··· PASSAGE SHOWN ···

While the Fintech industry had a joyful 2019 with the highest investment, innovation, and growth levels, the question remains: how high the industry actually fly in 2020?

By Becka MaisuradzePublished 4 years ago 5 min read

The world is increasingly growing digital. It's merely a fact, unbiased and impartial, that is apparent for the most fervent opponents of the technological developments.

One of the most obvious cases of technological transformation can be witnessed in the financial industry. Long have gone times when our only options for buying things was paper cash.

Now, we can execute even the most complicated financial tasks at our homes, lying on the couch, and operating via our smartphone. Why, we can even order things from the most distant places and have them in place after a week's time.

To put it in a nutshell, the financial world and Fintech inventions are dominated by online products and services. And that's the route we should expect the industry will take for the foreseeable future.

The year 2019 was a great year for Fintech. Whether we're talking about the top UAE Forex brokers or the American Fintech market innovators, the exponential growth, massive investments and innovation levels, and the overall healthiness of the industry is making many people believe that the year 2020 is going to be even better.

Well, why don't we take a look at some of the trends that have already begun and are likely to see their ultimate climax in 2020.

Rise of the Banking-as-a-Service (BaaS)

The current banking system is built on a legacy banking platform which has been the main driver of this industry for ages. And while it certainly has its use, that time has already gone.

In 2019, we have witnessed major technical outages of the big banks like NatWest and HSBC, and the pressure from the industry, as well as from customers is so high that these banks might finally listen to those calls and switch to the much newer platforms.

Banking-as-a-Service (BaaS) might be the most obvious choice in 2020. It is the online-based financial system that ensures every process is executed in real time, all at once. This is a platform that many new Fintech startups are using to meet the requirements of their customers.

And while those big banks might also be driven to improve customer service of their companies, even more important aspect for them might be the fact that the BaaS system s far more cost-efficient than the legacy platform. And since BaaS is already a cloud-based system, incorporating blockchain, AI, and other innovations in it won't be a problem at all.

The end of banks?

Many Fintech enthusiasts are suggesting that the overwhelming technological advancement of this field leaves the banks redundant, obsolete even. They suggest that the whole industry will be stripped off these institutions and only the most specialized institutions will remain on the market.

··· INFORMATION SHOWN ···

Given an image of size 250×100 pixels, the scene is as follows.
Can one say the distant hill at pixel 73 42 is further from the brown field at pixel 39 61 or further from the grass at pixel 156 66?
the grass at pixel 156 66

···

▸ GIVEN PROBLEM 1:
In the fintech article, which two big banks had major technical outages in 2019?
▸ GIVEN PROBLEM 2:
Write out the part of the fintech article from "Rise of the" up to and including "has already gone.".

▸ TASK RESULT 1:
NatWest and HSBC.

▸ TASK RESULT 2:
Rise of the Banking-as-a-Service (BaaS)

The current banking system is built on a legacy banking platform which has been the main driver of this industry for ages. And while it certainly has its use, that time has already gone.